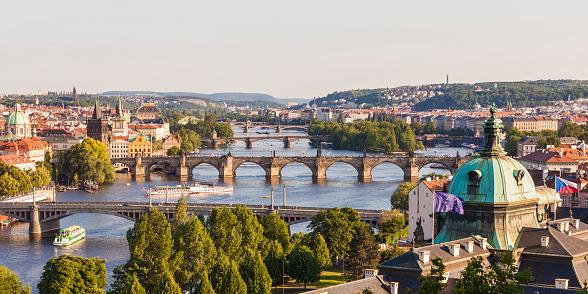 Vltava River「Czech Republic, Prague, cityscape with Charles Bridge and boats on Vltava」:スマホ壁紙(4)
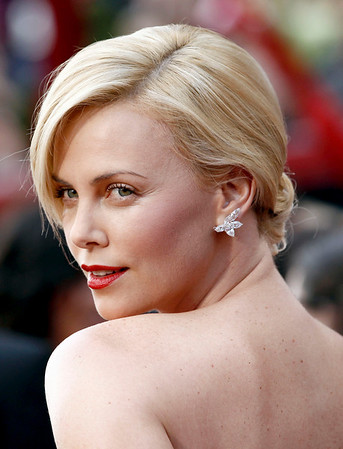 Charlize Theron arrives during the 82nd Academy Awards Sunday,  March 7, 2010, in the Hollywood section of Los Angeles. (AP Photo/Matt Sayles)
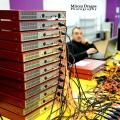 Un birou senzorial: Tone de cabluri in podea si un glob disco - Foto 22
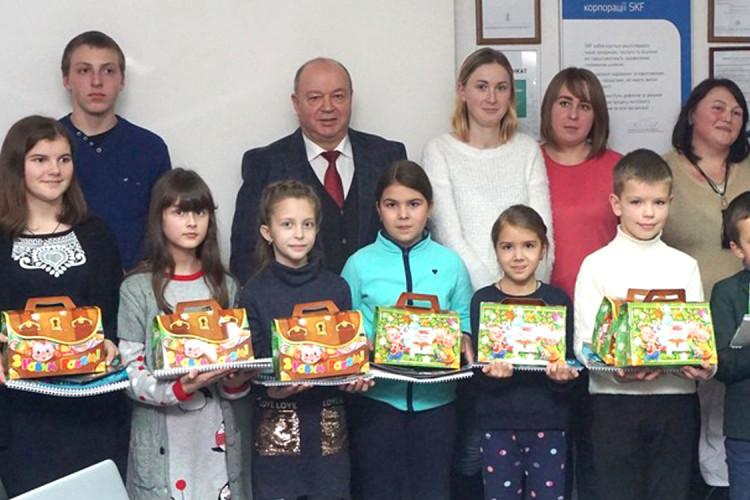 Ви знаєте, де в Луцьку працюють помічники святого Миколая? На «СКФ Україна»! (Фото)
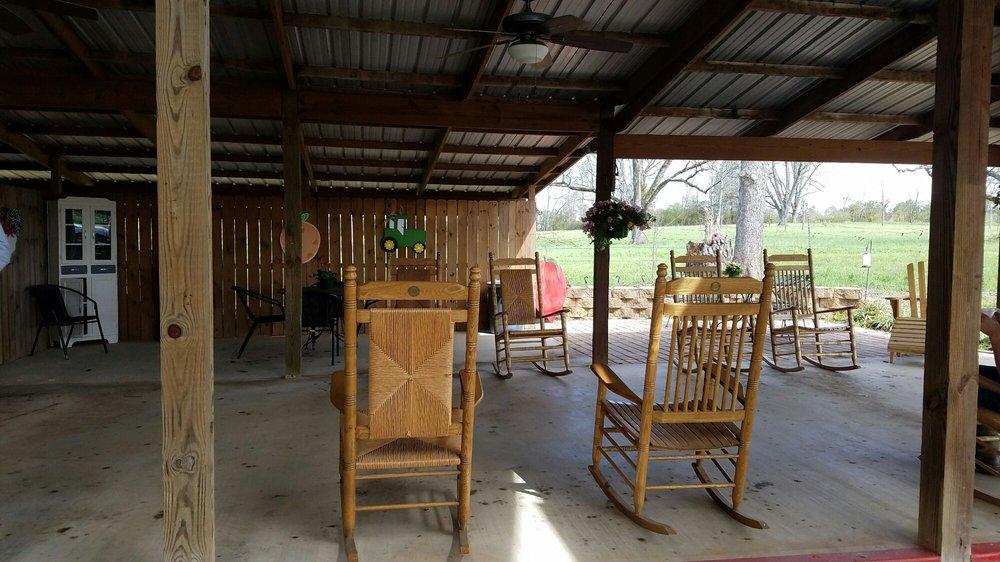 The Shed at Fitzgerald Fruit Farms: 3355 Imlac Rd, Woodbury, GA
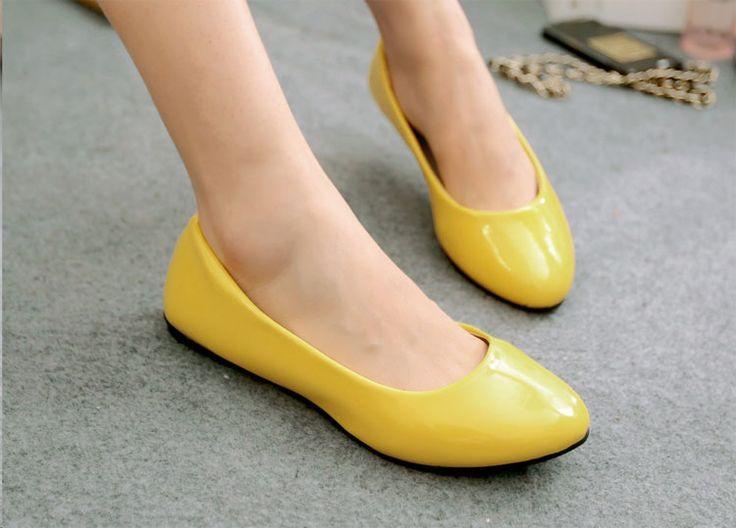 Rugan Ayakkabılar Nasıl Kombinlenir? Gardıroplarımızın vazgeçilmezi rugan ayakkabılar, gösterişli ama bir o kadar da nazlı parçalardır. Ruganlar, her model kombinimizle uyum sağlayan klasik bir slopete benzemiyor maalesef. Kullanımı bazı incelikler istiyor.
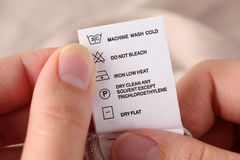 Les vêtements marquent avec des instructions de nettoyage Photographie stock libre de droits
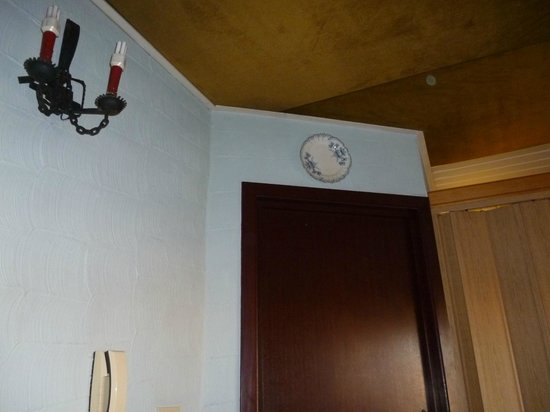 Hotel T Kasteeltje: Plafond van de kamer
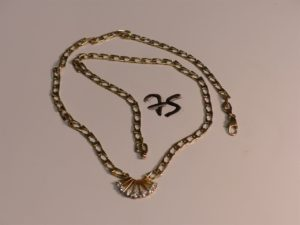 1 collier en or maille gourmette plate motif central orné de 7 petits diamants (L52cm). PB 21g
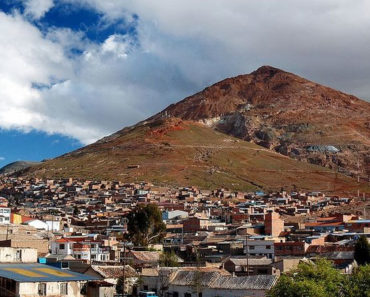 La misteriosa montaña que come hombres en Bolivia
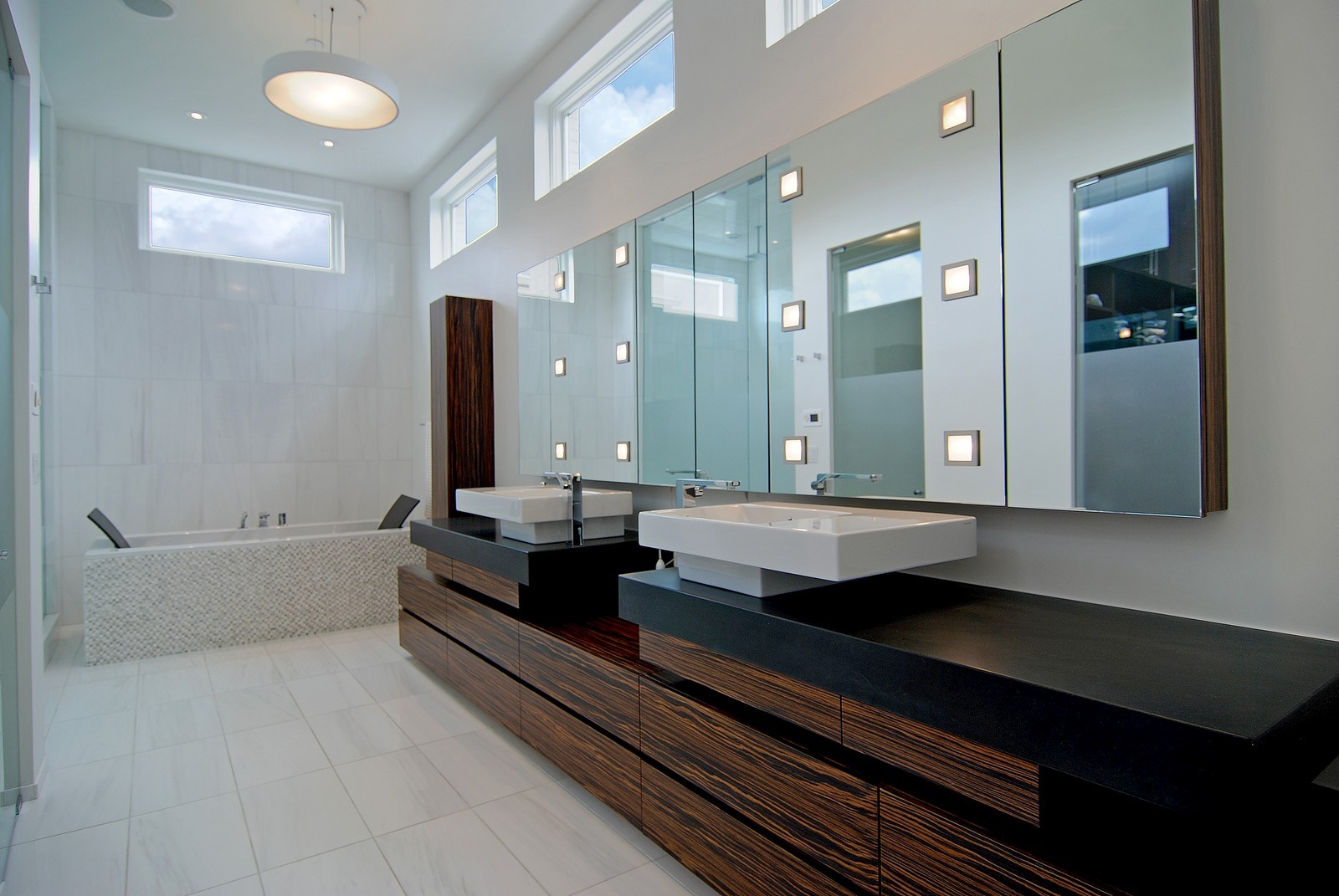 Real Estate Photography - 1837 N Winchester, Chicago, IL, 60622 - Master Bathroom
==================================================
--- Action item ---
Leave out the pictures and repeat exactly the lines from the start of the material through the line that contains "Un birou senzorial: Tone", both included.

--- Task result ---
 Vltava River「Czech Republic, Prague, cityscape with Charles Bridge and boats on Vltava」:スマホ壁紙(4)
 Charlize Theron arrives during the 82nd Academy Awards Sunday,  March 7, 2010, in the Hollywood section of Los Angeles. (AP Photo/Matt Sayles)
 Un birou senzorial: Tone de cabluri in podea si un glob disco - Foto 22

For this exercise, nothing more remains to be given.